The growth comes amid a shifting policy environment. The passage of the One Big Beautiful Bill Act (HR1) and subsequent Trump administration measures targeting solar have led analysts to revise deployment forecasts downwards.
The report’s low-case forecast warns the US risks losing 44GW of solar deployment by 2030, an 18% decline compared to earlier expectations.

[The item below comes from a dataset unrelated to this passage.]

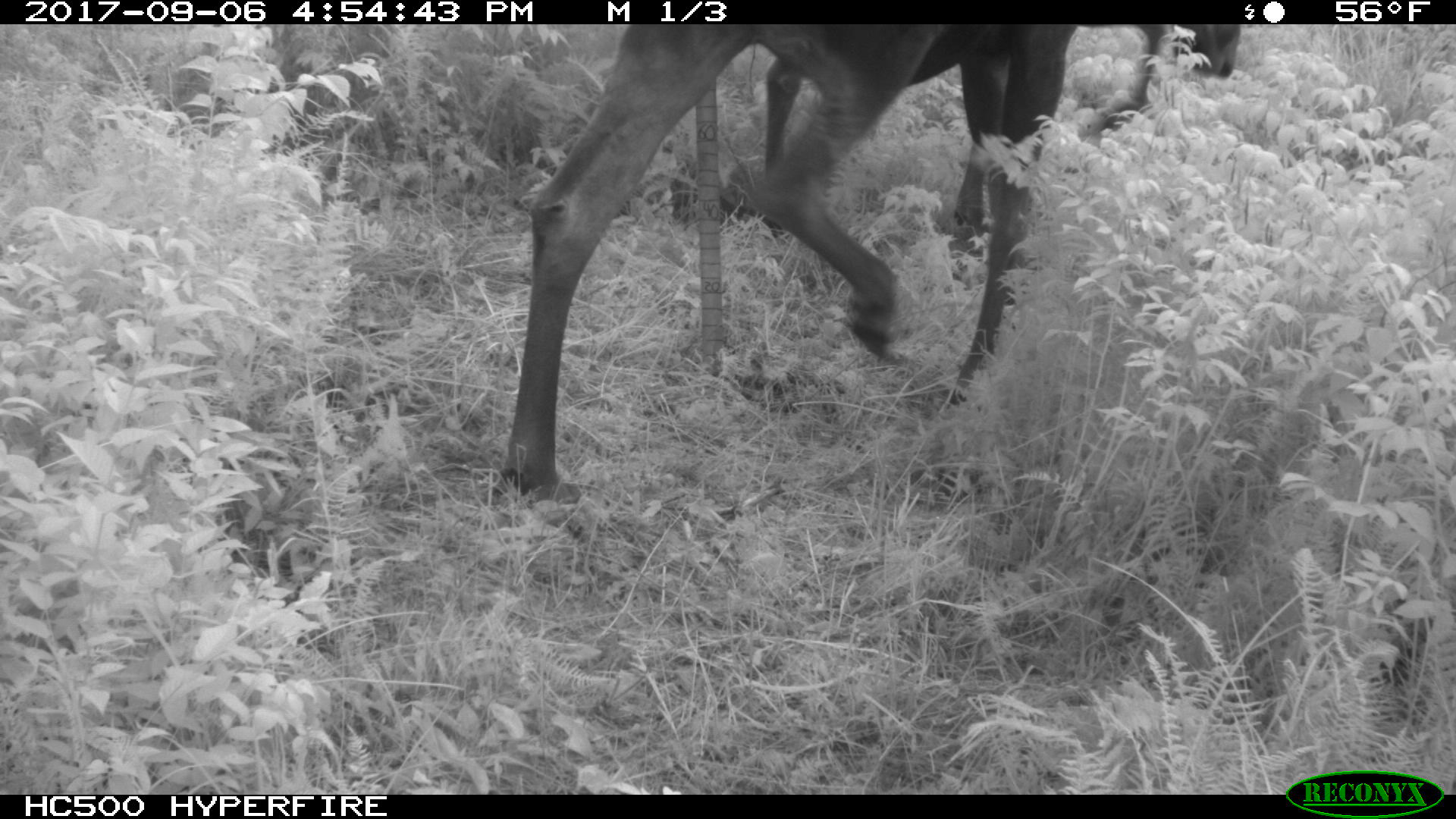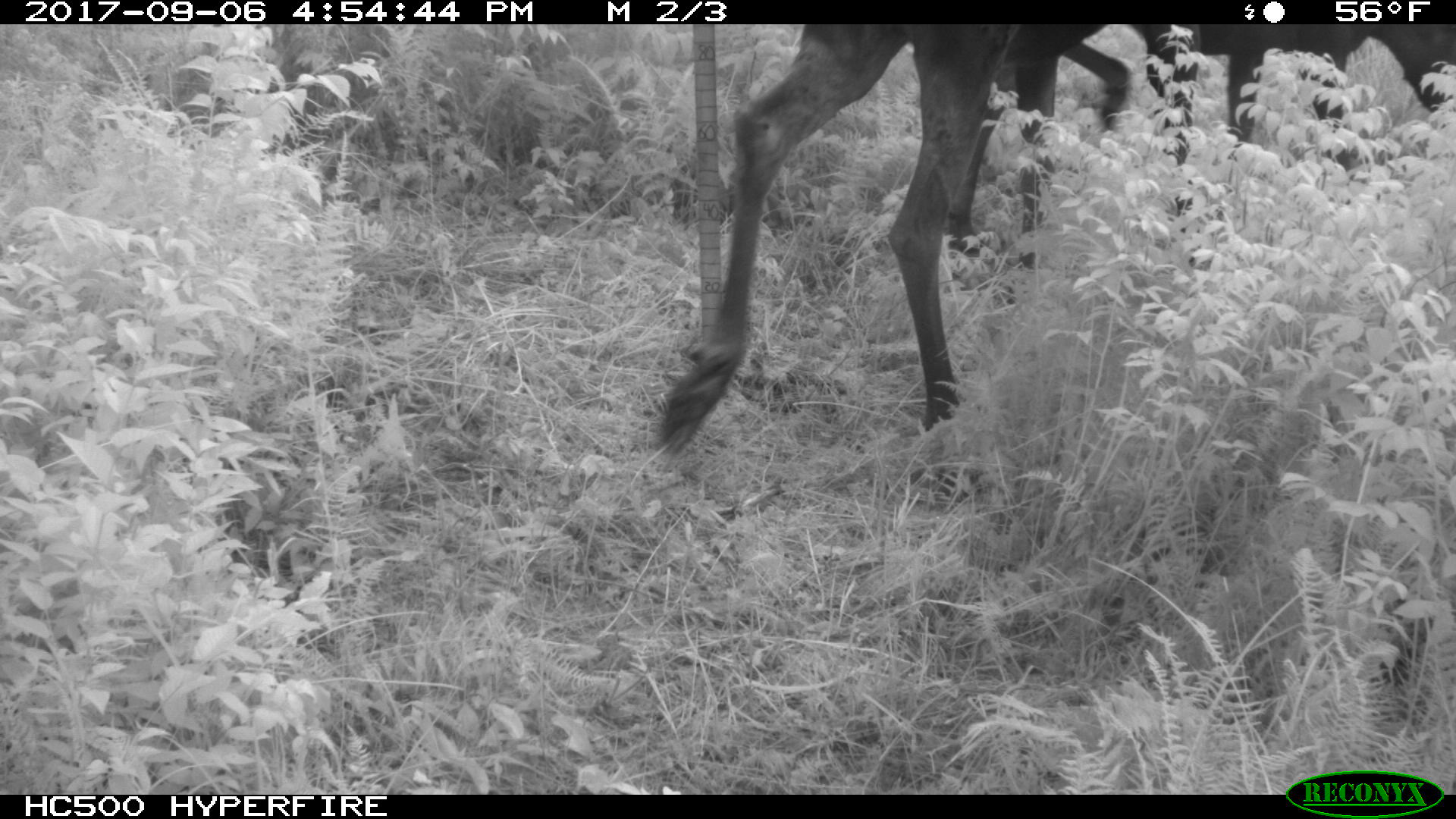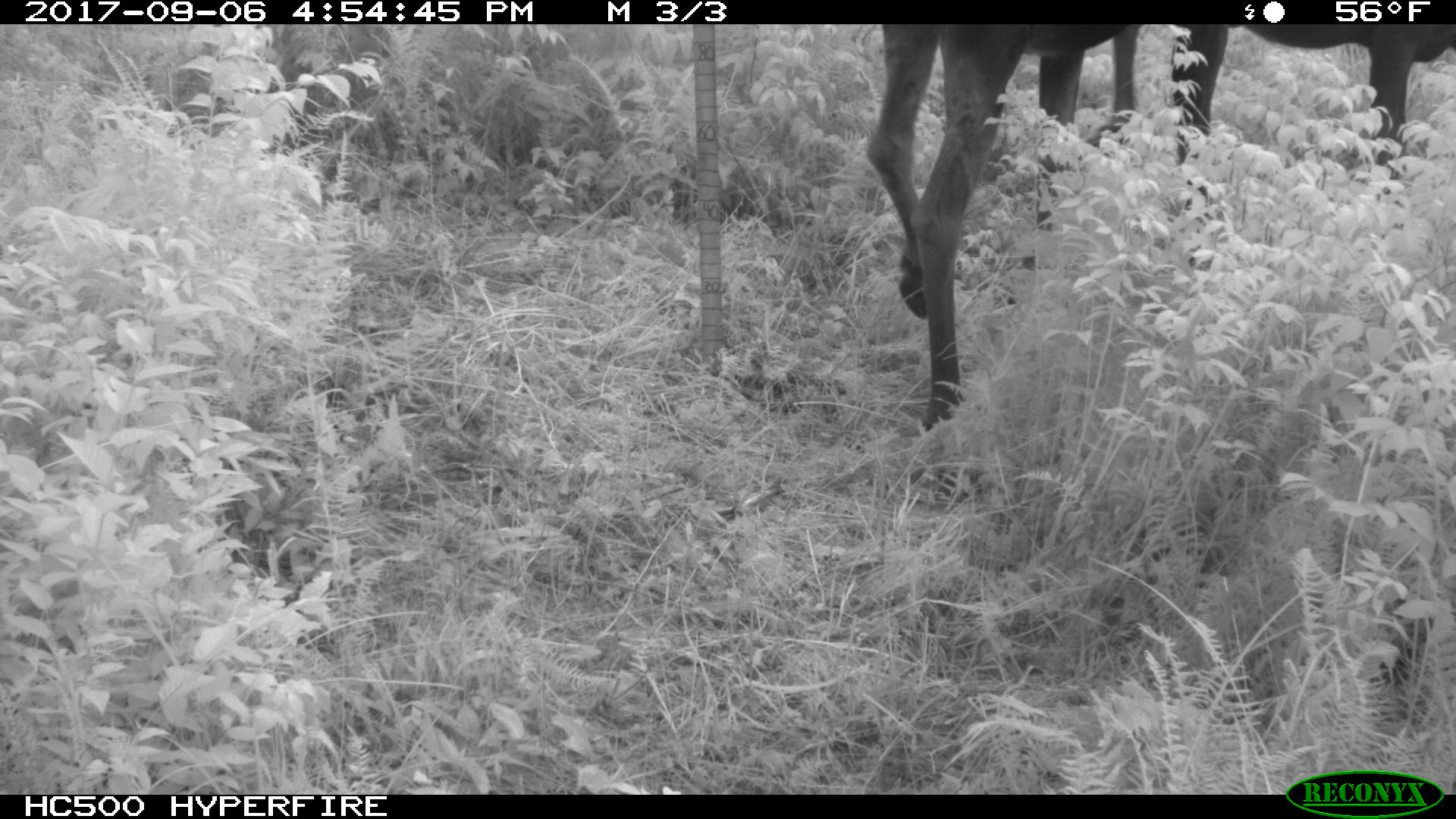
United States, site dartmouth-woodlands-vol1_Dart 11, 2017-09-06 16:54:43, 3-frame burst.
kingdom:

When measured against pre-HR1 projections, the potential loss increases to 55 GW, or 21%.
“Solar and storage are the backbone of America’s energy future, delivering the majority of new power to the grid at the lowest cost to families and businesses,” said SEIA president and CEO Abigail Ross Hopper.
“Instead of unleashing this American economic engine, the Trump administration is deliberately stifling investment, which is raising energy costs for families and businesses, and jeopardising the reliability of our electric grid.
“But no matter what policies this administration releases, the solar and storage industry will continue to grow, because the market is demanding what we’re delivering: reliable, affordable, American-made energy.”
The report notes that 77% of all new solar capacity installed in 2025 has been built in states won by President Trump, including eight of the top 10 states for installations: Texas, Indiana, Arizona, Florida, Ohio, Missouri, Kentucky and Arkansas.
Manufacturing has also expanded, with 13GW of new solar module production capacity added in the first half of 2025. This brings total US solar module manufacturing capacity to 55 GW.
However, no new upstream manufacturing investment was recorded in the second quarter, with federal policies cited as a risk to momentum and private capital inflows.
The forecast indicates solar deployment could fall 4% below the pre-HR1 base case by 2030. Short-term activity remains supported by projects already underway, developers working to meet tax credit deadlines, and rising power demand as gas generation becomes more costly and less available.
Orders from the DOI
The Department of the Interior (DOI) has also issued orders that single out solar for more stringent permitting treatment, which the report estimates could affect 44GW of planned projects, particularly in Arizona, California, Utah and Nevada.
“There is considerable downside risk for the solar industry if the federal permitting environment creates more constraints for solar projects,” said Michelle Davis, head of solar research at Wood Mackenzie.
“The solar industry is already navigating dramatic policy changes as a result of HR1. Further uncertainty from federal policy actions is making the business environment for the solar industry incredibly challenging.”
SEIA has written to DOI Secretary Doug Burgum, warning that if executive actions are not reversed, they could lead to job losses, higher electricity costs, and reduced competitiveness for the US economy.